It comes as no surprise that such a high state of tension would eventually come to blows, and it did at St Albans in the May of 1455. St Albans is considered by some to be the first battle of a civil war that has come to be known as the Wars of the Roses.
In a battle that lasted just one hour, a number of notable Lancastrian nobles including, Henry Percy, Thomas Clifford, and Edmund Beaufort were killed. After the battle Henry VI was captured, Richard, Duke of York assured Henry of his loyalty and along with the Earl of Warwick accompanied the king to London. Just under two months later, at the beginning of July the king opened Parliament and following that, Henry, along with his Margaret of Anjou and their son were moved to Hertford Castle. That November saw the Duke of York appointed as Protector for a second time, and just like the first protectorate it was short, it ended in the last week of February 1456, but York remained an important member of the Royal Council. However, three very troubled years ensued and at the end of which the Duke of York, with Richard Neville as his enforcer, would make his play for the crown of England.
In those intervening years two battle's took place The Battle of Ludford Bridge in the October of 1459 and the Battle of Blore Heath on the 23rd September 1459, where Margaret of Anjou is said to have watched from the tower of a local church.

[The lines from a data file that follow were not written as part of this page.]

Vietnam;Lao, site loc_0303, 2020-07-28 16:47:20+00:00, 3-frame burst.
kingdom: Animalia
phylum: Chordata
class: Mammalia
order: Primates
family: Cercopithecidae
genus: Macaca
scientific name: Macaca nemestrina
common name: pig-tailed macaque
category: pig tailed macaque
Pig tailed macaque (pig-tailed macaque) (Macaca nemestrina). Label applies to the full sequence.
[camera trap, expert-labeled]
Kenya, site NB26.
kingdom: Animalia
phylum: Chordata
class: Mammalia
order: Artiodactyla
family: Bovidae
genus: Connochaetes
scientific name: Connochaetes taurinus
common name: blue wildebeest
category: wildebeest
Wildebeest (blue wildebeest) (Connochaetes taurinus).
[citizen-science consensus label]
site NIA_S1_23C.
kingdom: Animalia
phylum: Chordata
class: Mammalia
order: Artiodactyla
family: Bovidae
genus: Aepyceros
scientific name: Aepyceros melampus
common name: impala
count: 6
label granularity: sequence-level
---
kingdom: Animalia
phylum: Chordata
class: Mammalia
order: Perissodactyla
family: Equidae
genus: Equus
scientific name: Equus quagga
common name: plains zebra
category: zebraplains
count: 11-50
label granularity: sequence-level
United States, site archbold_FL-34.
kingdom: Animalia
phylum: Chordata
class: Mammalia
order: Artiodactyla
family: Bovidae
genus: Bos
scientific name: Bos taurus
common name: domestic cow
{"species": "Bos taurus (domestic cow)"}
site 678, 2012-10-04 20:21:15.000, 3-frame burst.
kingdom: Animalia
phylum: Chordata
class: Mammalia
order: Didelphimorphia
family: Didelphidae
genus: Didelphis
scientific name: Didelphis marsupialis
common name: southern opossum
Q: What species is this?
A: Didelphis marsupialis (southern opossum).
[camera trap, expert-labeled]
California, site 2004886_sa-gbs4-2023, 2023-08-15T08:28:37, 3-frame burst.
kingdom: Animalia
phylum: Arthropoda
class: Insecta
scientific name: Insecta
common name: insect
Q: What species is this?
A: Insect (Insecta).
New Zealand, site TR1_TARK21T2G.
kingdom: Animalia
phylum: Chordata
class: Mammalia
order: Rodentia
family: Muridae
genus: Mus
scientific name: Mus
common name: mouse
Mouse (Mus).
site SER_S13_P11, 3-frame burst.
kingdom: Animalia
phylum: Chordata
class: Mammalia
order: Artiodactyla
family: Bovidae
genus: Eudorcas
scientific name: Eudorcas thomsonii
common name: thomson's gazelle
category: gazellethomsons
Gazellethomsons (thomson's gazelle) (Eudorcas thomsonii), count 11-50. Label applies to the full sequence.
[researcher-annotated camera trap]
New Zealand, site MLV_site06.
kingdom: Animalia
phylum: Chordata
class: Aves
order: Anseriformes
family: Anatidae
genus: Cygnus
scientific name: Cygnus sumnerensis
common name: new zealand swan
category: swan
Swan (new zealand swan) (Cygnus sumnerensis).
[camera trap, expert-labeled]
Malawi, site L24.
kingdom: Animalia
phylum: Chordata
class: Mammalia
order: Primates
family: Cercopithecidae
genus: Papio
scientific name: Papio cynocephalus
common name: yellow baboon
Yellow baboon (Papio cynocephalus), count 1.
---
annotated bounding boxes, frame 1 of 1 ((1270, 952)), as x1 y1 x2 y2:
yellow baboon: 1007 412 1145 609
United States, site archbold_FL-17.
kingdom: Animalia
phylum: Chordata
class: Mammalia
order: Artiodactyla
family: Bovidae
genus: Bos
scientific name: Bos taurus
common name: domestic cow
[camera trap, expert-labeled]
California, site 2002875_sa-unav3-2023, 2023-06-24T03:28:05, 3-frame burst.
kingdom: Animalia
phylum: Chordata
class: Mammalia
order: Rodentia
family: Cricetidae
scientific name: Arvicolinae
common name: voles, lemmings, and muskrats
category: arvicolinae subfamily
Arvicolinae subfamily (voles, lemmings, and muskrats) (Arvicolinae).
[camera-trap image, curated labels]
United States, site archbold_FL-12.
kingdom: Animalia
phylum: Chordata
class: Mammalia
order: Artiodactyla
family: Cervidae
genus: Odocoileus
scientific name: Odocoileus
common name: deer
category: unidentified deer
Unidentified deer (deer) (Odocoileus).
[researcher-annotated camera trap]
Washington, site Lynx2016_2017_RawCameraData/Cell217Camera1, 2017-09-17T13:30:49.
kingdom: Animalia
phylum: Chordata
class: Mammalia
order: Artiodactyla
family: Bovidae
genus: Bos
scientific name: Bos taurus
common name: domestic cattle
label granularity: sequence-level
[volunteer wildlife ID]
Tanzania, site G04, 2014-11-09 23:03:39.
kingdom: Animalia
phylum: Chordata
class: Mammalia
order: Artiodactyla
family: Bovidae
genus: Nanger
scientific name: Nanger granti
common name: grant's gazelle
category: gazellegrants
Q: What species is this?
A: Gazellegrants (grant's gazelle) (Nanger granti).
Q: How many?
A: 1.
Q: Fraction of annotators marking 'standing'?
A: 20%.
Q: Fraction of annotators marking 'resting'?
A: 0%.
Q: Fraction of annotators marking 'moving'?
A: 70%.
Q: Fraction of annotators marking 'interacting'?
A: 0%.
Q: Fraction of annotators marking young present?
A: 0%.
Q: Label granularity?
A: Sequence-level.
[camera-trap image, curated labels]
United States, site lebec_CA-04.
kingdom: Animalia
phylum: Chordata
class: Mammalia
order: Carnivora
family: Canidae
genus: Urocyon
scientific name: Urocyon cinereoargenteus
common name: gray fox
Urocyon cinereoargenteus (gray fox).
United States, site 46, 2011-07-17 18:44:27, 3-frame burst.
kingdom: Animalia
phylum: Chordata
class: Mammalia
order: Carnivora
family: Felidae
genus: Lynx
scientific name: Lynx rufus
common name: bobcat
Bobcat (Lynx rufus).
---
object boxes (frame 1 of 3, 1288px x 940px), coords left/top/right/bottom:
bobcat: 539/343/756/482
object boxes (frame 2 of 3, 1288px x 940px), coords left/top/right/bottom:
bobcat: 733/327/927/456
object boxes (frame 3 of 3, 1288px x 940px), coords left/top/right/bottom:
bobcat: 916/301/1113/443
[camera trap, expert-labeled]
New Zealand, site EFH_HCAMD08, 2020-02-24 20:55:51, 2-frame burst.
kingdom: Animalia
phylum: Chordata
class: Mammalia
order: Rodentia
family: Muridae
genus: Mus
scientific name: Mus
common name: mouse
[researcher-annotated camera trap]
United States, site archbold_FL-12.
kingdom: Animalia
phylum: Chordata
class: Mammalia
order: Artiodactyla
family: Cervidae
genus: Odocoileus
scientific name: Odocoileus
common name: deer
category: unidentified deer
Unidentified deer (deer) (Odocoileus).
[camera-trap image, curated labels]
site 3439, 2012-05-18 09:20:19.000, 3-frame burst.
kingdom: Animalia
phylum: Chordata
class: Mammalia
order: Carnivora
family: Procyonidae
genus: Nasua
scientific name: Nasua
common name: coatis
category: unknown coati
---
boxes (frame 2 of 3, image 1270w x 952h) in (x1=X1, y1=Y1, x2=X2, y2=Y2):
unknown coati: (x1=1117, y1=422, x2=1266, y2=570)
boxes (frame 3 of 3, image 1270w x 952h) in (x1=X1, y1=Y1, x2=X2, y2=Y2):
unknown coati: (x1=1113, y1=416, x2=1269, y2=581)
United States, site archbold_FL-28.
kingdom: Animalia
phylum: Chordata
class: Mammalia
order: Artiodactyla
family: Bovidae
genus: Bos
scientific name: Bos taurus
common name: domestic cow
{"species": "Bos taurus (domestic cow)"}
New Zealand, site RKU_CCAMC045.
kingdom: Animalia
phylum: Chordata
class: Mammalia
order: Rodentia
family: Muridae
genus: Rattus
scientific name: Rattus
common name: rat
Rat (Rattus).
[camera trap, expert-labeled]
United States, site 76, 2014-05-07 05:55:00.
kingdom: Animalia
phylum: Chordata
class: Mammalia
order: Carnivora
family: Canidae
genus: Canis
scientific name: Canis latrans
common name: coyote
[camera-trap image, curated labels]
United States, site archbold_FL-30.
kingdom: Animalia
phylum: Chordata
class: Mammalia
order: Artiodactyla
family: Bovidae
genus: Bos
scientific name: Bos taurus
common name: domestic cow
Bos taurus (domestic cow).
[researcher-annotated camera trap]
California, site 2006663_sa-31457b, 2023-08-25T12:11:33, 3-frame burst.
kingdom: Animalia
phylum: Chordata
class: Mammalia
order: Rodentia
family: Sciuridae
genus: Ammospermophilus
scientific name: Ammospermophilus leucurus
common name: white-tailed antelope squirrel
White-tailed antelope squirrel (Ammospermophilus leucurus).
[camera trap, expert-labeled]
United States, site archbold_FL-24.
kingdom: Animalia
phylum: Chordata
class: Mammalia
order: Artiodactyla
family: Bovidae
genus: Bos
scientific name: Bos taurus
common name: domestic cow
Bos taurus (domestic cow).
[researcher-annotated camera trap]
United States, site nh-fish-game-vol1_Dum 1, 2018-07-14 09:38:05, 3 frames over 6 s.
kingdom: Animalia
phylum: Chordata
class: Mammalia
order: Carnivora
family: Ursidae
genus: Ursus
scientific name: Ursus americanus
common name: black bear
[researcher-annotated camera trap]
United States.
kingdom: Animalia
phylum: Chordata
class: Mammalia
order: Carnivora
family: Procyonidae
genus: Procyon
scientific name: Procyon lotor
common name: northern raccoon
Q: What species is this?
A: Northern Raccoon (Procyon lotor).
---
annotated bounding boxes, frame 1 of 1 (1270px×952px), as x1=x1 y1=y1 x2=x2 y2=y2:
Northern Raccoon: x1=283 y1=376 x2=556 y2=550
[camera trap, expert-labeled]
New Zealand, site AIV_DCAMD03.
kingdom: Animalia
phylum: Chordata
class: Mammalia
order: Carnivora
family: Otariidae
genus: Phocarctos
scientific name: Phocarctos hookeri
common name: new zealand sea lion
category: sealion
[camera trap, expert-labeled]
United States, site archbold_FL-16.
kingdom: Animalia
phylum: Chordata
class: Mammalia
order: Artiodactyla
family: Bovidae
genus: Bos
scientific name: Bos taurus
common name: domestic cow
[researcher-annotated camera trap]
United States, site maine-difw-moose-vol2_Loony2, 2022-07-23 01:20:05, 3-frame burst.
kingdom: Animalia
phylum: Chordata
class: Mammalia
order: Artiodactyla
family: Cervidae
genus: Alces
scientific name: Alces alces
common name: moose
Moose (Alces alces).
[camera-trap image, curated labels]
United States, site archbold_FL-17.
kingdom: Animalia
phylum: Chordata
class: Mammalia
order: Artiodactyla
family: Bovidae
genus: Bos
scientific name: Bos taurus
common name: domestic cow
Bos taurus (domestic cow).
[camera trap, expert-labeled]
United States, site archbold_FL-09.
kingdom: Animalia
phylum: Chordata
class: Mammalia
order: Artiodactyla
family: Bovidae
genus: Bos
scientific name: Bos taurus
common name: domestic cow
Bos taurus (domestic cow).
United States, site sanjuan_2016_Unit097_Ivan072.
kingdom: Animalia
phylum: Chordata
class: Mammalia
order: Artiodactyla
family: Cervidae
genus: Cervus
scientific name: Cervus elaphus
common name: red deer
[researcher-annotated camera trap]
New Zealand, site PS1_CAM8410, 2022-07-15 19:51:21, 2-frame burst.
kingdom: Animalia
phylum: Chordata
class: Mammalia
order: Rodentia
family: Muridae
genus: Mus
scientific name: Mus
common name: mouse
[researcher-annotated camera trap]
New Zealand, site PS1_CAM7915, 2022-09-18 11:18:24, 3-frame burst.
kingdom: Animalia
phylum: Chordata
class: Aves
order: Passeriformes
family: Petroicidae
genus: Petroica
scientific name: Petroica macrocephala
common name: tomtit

The Earl of Salisbury, which knew the sleights, strategies and policies of warlike affairs, suddenly returned, and shortly encountered with the Lord Audley and his chief captains, ere the residue of his army could pass the water. The fight was sore and dreadful. The earl desiring the saving of his life, and his adversaries coveting his destruction, fought sore for the obtaining of their purpose, but in conclusion, the earl's army, as men desperate of aid and succour, so eagerly fought, that they slew the Lord Audley, and all his captains, and discomfited all the remnant of his people...
Three months later the wheel of fortune would turn again this time favouring Henry VI's forces. On the 12th October the Yorkist regrouped at Ludford Bridge, but discouraged by the size of the Lancastian army they retreated when they found themselves opposite their enemy across the River Teme. During the night many of York's army deserted, and this was followed by a retreat the next morning, the Duke of York and his son Edmund of Rutland headed for Ireland, Richard Neville, his father and York’s eldest son Edward, later Edward IV fled to Calais.
Following Blore Heath John Sutton, Audley's commander, was captured but later released and eventually made Treasure of Henry VI's household. He was a survivor of the Wars of the Roses, in later years he was pardoned by both Edward IV and Henry VII.
The Yorkist leader, the Earl of Salisbury, would lose his life just over a year later at the Battle of Wakefield.